What will you do if your master crashes, the data is unrecoverable, and you need to restore all pods on the system? Have you tested how long it takes to run all the jobs in your system again? Do you have a disaster recovery plan? Now, since we are talking about the CI system, we need to run a Docker registry for the images. This, of course, can be done again in Kubernetes, but if Kubernetes crashes. The CI system is obviously an issue too, as is the version control system. Ideally, isolated from your production environment so that if that system has a problem, at least you can access your git, redeploy, etc.
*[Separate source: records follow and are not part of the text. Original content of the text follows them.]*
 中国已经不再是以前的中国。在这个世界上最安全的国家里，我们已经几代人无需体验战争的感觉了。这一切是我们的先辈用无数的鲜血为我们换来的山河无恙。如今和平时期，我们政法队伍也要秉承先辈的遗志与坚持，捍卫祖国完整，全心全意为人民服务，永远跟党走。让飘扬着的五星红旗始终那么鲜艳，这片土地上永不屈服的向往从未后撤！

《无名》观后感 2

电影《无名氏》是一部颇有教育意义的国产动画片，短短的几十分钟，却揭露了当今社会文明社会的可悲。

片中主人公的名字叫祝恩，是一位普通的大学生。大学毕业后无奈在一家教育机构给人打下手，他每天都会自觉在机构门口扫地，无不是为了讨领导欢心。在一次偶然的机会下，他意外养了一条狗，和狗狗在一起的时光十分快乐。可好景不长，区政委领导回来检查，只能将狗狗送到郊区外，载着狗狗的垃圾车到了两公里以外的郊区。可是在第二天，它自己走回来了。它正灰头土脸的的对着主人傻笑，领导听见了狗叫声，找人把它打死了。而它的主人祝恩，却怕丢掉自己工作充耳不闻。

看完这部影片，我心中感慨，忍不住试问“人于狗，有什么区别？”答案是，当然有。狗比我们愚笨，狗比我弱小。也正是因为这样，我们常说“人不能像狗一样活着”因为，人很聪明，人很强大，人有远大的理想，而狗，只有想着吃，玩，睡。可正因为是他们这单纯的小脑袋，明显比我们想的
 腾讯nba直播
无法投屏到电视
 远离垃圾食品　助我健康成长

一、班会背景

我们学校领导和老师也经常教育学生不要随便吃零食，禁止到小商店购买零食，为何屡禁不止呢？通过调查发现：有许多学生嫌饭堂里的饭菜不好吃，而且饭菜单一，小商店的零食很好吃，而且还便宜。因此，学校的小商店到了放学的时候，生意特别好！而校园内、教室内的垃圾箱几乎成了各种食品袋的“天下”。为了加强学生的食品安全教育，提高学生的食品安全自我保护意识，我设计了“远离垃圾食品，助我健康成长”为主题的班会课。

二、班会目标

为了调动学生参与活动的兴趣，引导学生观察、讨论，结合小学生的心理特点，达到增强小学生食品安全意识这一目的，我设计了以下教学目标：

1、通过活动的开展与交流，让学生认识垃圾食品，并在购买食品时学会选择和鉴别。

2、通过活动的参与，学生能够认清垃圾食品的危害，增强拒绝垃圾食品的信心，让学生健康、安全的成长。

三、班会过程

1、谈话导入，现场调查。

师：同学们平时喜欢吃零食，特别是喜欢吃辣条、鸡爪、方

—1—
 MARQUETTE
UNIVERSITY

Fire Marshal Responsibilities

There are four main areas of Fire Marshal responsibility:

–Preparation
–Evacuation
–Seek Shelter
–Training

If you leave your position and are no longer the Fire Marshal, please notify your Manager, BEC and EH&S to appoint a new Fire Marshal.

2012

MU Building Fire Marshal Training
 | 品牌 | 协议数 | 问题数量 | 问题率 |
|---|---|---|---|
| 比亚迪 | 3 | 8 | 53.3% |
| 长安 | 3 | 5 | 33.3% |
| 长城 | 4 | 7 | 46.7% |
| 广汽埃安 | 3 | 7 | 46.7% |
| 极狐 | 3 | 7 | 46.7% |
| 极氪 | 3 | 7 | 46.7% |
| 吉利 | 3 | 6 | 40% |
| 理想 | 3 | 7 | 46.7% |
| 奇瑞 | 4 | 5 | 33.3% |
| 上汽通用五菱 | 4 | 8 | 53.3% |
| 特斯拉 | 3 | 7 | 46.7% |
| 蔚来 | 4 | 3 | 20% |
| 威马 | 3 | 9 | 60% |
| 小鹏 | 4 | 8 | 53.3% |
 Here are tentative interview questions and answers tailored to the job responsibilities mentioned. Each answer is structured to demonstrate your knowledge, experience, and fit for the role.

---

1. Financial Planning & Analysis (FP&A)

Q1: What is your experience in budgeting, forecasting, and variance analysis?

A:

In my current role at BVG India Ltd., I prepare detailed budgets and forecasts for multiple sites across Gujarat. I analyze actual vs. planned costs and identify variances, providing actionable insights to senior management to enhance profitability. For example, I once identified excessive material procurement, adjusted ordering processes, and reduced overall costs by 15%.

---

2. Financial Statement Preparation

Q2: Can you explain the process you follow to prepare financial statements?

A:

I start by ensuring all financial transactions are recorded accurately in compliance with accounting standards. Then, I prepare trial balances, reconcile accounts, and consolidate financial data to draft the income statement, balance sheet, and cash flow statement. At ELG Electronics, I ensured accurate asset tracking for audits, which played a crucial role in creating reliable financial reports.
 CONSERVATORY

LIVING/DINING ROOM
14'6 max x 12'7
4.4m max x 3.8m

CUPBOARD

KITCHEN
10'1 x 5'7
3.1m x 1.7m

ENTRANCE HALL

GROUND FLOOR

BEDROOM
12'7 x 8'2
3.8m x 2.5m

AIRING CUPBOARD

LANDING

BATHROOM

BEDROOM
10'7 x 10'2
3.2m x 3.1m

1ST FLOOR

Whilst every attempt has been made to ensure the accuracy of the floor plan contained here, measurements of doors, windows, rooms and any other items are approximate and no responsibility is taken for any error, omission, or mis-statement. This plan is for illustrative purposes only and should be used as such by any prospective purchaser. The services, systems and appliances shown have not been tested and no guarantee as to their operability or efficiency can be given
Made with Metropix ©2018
Let's talk about the elephant in the room: memorization. Kubernetes in and of itself does not provide a storage solution. Of course, it is possible to mount a folder from the host machine, but this is neither recommended nor simple. Rok, for example, makes it relatively easy to use Ceph as the underlying block memory for your data storage needs, but my experience with Ceph is that it has a lot of values and configurations that need tuning, so you're not out of the question at all. trouble simply advancing to the next step.
When talking about Kubernetes with developers, a common pattern showed up quite regularly: when using a managed Kubernetes, people had trouble debugging their applications. Even simple problems, such as a container failing to start, have caused confusion. This, of course, is an education problem. In recent decades, developers have learned how to debug "classic" configurations: reading log files in / var / log, etc. but with containers we don't even know which server the container is running on, so it presents a paradigm shift.
The complexity problem
You may have noticed that I'm skipping the things cloud providers give you, even if it's not a fully managed Kubernetes. Of course, if you're using a Kubernetes managed solution, that's great, and you don't need to worry about any of that, except debugging. Kubernetes has a lot of moving parts, and Kubernetes alone doesn't provide a full stack of solutions. RedHat OpenShift, for example, does this, but it costs and you still have to add things yourself. Right now Kubernetes is on the hill of Gartner's hype cycle, everyone wants it, but few truly understand it. In the next few years, several companies will need to realize that Kubernetes is not the solution to all ills and understand how to use it correctly and efficiently.
I think getting your Kubernetes running is only worth it if you can afford to dedicate an operations team to the issue of maintaining the underlying platform for your developers.